# [CONSIGNE 1]
Répondez aux questions suivantes sur l'extrait consacré aux pierres précieuses dans Salammbô.
(a) Que sont les abaddirs ?
(b) Quelle couleur offre la callaïs ?
(c) De quelle langue proviennent souvent les noms de mesure et les noms d'instruments de musique ?
# [CONSIGNE 2]
Recopiez le passage de l'extrait sur les pierres précieuses qui commence aux mots « La céraunie (p. » et s'arrête après « pierres de jais. », en renommant « gagates » en « jayets ».
*** EXTRAIT PRÉSENTÉ
On étudiera ensuite le vocabulaire des pierres précieuses. Cette catégorie est particulièrement bien représentée dans Salammbô et l’on devine Flaubert lecteur assidu des Lapidaires où se trouvaient consignées les propriétés des pierres précieuses. Les abaddirs sont des cailloux tombés de la lune ; seuls les gens supérieurs les honoraient à cause de leur sens symbolique « ils signifiaient les astres, le ciel, le feu » (p. 126).

La callaïs du mot grec qui s’écrit de même, est une pierre précieuse qui imite le saphir, mais qui offre une couleur vert-pâle (p. 148).

L’escarboucle (p. 148) au dire de Flaubert qui cite un ancien, est formée par l’urine de lynx, si du moins l’on veut bien croire Théophrate qui l’assure dans son Traité des Pierreries.

La glossopètre (p. 148) dont il est question ensuite serait aussi une pierre tombée de la lune. Pline cite cette pierre (37, 164).

La céraunie (p. 148) est une pierre couleur de l’éclair. C’est pourquoi on la disait engendrée par le tonnerre.

Les gagates (p. 152) doivent être des pierres de jais.

Ce bref aperçu donne une idée des richesses fabuleuses du Suffète Hamilcar. Les pays les plus lointains sont ainsi représentés dans ses coffres.

c). Les noms de mesure et les noms d’instruments de musique proviennent souvent de l’hébreu. Nous renvoyons pour les détails à l’étude déjà citée de Jean Klein.

Pour les monnaies, Flaubert juge superflu de donner l’équivalent : de même pour les noms de mesure et de mois, parce que le sens de la phrase l’indique (8).
******
*** LISTE AFFICHÉE
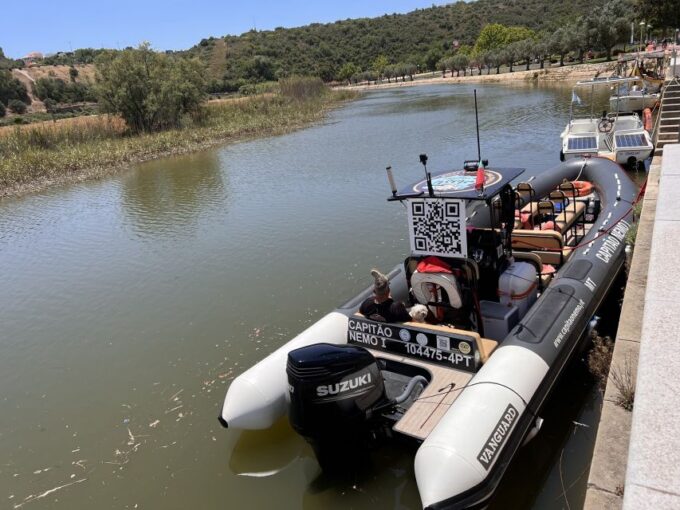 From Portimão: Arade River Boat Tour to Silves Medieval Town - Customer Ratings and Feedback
******
*** LISTE AFFICHÉE
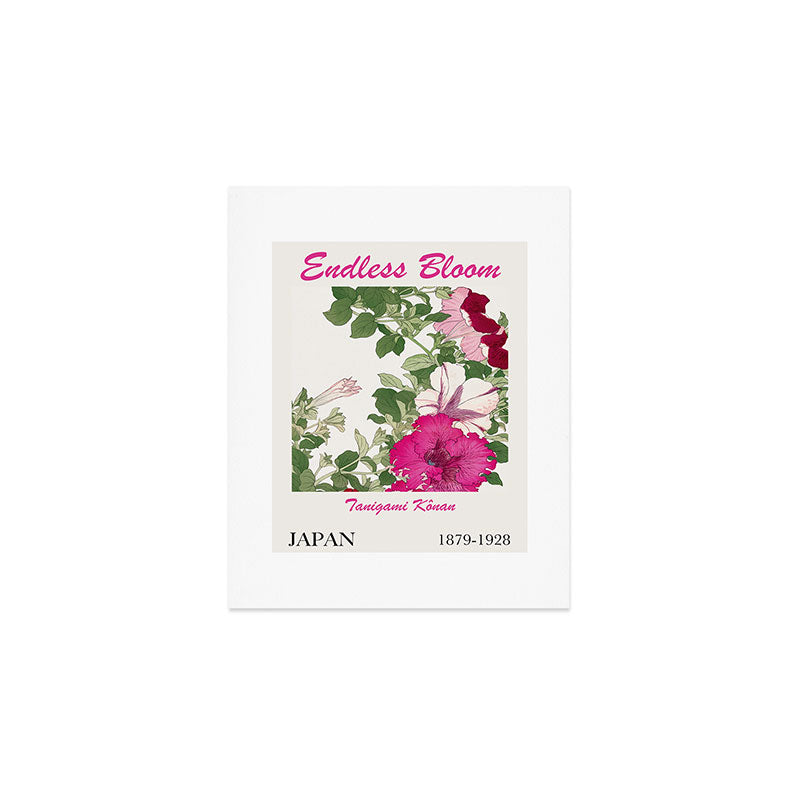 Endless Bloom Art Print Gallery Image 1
******
# [RÉPONSE 1]
(a) Des cailloux tombés de la lune.
(b) Une couleur vert pâle.
(c) De l'hébreu.

# [RÉPONSE 2]
La céraunie (p. 148) est une pierre couleur de l’éclair. C’est pourquoi on la disait engendrée par le tonnerre.

Les jayets (p. 152) doivent être des pierres de jais.